My life with horses started before I was in the double digits, which is not unusual as horsegirls go. I collected model horses, subscribed to riding magazines and attended two weeks of “horse camp” every summer , the first of which I never removed my jeans and boots, even refusing to swim, so no one would mistake me for a “normal” camper. I know this describes thousands of little girls, past and present, who are enamoured with horses. By highschool I took riding lessons every weekend, and by the time I was 18 I was running the barn at the same summer camp I had attended, caring for 15 horses and giving 6 hours of riding lessons daily. Yet I never had heard “training” mentioned in any serious way, and I didn’t give much thought to how the horses we rode had learned what was expected of them. I was innocent.
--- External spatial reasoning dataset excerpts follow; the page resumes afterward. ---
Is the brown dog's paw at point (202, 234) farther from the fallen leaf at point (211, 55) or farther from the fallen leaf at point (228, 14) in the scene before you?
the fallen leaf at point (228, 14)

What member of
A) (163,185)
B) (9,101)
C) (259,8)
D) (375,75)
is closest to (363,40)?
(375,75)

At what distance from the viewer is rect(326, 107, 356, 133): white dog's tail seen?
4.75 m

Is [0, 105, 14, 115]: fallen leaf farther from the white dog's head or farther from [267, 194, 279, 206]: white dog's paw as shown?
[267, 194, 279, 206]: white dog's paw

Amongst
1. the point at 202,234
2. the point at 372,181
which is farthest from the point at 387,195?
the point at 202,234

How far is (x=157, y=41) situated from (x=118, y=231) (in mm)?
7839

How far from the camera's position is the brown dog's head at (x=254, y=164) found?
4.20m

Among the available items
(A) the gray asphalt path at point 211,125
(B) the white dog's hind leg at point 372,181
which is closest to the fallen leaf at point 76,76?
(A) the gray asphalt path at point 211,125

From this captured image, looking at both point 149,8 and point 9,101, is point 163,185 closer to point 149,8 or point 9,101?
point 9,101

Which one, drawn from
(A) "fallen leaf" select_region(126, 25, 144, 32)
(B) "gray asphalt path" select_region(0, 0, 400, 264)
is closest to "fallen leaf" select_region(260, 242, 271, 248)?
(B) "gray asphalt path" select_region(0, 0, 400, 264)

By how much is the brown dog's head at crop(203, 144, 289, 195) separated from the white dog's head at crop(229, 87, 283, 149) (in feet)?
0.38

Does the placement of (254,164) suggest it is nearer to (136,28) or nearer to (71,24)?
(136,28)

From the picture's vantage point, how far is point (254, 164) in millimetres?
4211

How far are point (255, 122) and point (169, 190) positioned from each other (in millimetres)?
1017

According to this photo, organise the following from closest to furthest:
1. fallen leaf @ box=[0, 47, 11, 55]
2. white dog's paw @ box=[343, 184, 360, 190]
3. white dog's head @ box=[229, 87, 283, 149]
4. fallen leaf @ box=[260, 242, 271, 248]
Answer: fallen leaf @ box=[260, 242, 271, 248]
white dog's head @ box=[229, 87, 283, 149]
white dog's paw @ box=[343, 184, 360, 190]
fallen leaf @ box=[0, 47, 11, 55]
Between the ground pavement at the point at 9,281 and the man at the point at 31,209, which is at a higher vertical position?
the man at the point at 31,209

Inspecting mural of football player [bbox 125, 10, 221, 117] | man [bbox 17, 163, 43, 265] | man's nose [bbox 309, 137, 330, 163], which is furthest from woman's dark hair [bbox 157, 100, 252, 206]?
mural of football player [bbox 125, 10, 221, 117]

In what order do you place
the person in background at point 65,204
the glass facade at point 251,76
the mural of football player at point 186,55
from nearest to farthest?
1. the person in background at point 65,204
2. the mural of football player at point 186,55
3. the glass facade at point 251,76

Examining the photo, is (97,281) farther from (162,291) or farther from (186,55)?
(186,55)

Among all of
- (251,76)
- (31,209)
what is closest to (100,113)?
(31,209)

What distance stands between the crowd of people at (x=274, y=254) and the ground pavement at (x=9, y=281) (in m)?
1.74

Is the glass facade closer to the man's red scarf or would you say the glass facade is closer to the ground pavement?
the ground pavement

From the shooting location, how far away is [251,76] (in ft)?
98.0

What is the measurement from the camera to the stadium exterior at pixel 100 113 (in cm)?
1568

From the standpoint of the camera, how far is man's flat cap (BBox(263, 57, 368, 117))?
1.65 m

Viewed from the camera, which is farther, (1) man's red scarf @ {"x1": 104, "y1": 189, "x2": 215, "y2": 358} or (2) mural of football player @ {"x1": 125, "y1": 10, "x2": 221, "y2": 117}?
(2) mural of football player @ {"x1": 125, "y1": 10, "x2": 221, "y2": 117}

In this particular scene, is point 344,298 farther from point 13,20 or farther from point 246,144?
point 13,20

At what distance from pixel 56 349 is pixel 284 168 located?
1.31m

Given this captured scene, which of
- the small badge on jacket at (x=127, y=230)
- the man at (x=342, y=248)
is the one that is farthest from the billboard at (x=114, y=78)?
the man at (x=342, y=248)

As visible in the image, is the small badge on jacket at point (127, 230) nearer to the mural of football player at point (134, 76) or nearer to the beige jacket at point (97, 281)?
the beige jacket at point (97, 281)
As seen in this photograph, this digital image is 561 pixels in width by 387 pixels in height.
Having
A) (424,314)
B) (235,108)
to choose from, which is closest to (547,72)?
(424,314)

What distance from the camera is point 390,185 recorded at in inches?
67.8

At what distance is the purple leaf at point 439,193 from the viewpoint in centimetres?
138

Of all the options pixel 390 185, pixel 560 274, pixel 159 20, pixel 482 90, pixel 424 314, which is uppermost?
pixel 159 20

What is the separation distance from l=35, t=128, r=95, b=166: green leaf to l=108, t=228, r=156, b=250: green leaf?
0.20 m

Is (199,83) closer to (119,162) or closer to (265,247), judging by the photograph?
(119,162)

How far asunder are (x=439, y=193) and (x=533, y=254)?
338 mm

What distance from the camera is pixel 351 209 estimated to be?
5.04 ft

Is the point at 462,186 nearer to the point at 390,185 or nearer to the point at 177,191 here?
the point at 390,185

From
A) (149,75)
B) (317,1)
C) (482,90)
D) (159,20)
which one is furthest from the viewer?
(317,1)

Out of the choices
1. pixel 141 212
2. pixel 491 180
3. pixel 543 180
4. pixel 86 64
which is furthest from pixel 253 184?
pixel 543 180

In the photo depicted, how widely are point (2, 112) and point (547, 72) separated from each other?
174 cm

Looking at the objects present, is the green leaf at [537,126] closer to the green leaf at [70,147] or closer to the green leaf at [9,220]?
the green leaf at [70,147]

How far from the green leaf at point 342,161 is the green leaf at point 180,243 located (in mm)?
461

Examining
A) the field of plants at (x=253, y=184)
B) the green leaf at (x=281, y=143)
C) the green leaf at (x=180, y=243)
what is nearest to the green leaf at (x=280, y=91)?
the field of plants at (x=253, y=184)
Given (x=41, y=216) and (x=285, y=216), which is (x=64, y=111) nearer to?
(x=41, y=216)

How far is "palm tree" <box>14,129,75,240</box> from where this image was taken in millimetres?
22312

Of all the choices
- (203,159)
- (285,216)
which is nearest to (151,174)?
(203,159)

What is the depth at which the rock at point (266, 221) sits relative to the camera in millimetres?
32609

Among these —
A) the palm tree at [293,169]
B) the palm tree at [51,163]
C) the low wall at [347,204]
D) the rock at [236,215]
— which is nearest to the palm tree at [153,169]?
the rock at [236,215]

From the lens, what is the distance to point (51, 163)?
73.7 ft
I am an INFP by the Meyers-Briggs temperament test, which for me translates into : I am process over goal, incredibly sensitive to nuances in emotion and energy and aligned with a personal, internal set of morals. When I was younger this often meant I felt very alien in the world, but as I aged, it has transformed into a beautiful skill set when working with people and animals.(Ok, human and non-human animals;)  I am an animal trainer by profession, but it is also what I do for fun and most people would call it obsession. I am never tired of it.
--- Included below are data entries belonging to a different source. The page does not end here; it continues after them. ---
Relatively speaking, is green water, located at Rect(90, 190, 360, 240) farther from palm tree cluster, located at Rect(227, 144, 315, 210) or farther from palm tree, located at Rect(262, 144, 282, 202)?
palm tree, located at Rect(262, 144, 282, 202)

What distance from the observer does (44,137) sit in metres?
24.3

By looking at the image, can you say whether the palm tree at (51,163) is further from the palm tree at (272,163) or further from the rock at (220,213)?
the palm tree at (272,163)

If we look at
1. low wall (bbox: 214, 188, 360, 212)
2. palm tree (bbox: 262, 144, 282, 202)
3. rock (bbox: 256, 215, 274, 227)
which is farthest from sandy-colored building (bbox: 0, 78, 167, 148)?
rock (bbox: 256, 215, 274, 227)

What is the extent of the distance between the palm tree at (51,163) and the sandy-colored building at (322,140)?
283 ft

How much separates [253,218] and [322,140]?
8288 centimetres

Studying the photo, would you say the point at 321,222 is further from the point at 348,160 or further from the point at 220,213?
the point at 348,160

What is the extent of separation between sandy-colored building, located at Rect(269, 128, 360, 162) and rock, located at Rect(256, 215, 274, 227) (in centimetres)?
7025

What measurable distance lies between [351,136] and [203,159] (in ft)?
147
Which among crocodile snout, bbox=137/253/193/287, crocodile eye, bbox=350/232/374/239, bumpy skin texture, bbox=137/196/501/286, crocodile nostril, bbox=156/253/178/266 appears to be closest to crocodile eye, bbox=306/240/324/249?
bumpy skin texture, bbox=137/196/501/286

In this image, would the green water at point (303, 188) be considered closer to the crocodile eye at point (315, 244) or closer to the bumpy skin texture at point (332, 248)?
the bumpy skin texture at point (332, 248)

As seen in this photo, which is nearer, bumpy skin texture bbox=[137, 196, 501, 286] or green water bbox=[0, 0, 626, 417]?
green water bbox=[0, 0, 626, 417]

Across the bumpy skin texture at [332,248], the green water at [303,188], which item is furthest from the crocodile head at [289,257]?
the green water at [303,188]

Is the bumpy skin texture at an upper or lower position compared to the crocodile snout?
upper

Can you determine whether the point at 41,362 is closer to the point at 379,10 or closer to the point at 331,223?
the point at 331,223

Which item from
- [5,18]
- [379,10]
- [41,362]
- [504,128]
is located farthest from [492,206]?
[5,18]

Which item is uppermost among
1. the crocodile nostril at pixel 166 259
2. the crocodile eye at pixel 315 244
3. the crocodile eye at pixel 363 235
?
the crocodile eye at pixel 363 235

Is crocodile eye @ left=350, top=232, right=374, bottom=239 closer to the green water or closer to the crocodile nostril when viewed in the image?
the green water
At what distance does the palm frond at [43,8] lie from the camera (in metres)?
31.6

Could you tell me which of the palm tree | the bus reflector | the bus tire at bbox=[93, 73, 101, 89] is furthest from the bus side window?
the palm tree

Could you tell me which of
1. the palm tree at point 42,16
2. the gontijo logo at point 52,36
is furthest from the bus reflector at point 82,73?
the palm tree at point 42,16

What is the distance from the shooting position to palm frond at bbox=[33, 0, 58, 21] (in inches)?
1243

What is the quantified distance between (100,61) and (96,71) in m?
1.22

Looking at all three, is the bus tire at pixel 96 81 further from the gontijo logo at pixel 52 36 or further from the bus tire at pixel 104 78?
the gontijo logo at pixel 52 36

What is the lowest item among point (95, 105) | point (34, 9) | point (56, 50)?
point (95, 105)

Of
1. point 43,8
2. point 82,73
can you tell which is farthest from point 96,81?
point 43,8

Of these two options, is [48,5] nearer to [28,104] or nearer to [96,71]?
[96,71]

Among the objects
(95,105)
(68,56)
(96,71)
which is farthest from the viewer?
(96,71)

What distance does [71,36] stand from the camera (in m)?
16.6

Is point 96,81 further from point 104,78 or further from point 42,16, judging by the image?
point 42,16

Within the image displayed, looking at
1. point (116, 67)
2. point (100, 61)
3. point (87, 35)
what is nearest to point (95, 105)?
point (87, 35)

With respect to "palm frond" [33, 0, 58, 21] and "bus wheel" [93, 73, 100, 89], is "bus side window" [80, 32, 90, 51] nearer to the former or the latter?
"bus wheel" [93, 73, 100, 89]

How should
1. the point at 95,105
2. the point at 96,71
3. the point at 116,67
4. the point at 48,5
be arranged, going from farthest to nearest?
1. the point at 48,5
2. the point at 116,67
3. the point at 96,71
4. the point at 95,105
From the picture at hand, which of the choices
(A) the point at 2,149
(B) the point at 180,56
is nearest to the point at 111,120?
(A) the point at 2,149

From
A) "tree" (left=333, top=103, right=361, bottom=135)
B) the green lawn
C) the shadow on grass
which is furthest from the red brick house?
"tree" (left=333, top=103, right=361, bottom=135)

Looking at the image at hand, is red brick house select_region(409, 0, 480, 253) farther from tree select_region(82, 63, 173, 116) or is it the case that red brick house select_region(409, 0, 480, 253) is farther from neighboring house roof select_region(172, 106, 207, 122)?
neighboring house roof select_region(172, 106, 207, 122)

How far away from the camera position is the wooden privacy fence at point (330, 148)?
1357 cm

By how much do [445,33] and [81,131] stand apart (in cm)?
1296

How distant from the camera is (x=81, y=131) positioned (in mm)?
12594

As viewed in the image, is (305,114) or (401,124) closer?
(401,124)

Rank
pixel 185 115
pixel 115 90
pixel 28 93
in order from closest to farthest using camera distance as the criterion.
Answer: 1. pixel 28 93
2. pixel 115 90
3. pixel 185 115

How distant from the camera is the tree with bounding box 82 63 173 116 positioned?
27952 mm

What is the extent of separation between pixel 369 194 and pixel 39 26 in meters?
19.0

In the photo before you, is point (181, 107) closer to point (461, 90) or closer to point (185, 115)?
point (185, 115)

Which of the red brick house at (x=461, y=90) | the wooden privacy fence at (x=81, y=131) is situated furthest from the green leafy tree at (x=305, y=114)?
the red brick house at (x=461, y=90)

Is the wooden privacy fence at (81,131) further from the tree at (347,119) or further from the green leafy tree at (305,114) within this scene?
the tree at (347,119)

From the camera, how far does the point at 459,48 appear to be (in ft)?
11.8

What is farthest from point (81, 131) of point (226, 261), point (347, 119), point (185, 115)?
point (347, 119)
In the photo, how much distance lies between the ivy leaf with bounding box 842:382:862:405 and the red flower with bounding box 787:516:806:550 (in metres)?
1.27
I train all the animals I work with using a device called a “clicker”. It’s just a little plastic box with a metal lever  inside that makes a clicking noise when pressed. Simple. Deceptive. It doesn’t look like much at all, a child’s toy, really, but there is no better way to communicate with an animal. The click is a reward marker, it is always followed by a small edible reward.  In dog training, the clicker has become close to a standard tool. But in horse training it is still on the fringe at best and generally misunderstood. There’s a fair amount of mythology in horse training about the danger of using food in training and how out of control horses can become when fed by hand. The truth of the matter is ALL animals become somewhat unruly when fed indiscriminately, but when food is paired with a clicker, so that the click PREDICTS the food, animals very quickly understand the rules.

This blog is the chronicle of  my clicker training journey with my horse, Dragon, my partner’s horse, Fig and any other horses or people who may join us along the way. A map of a new frontier.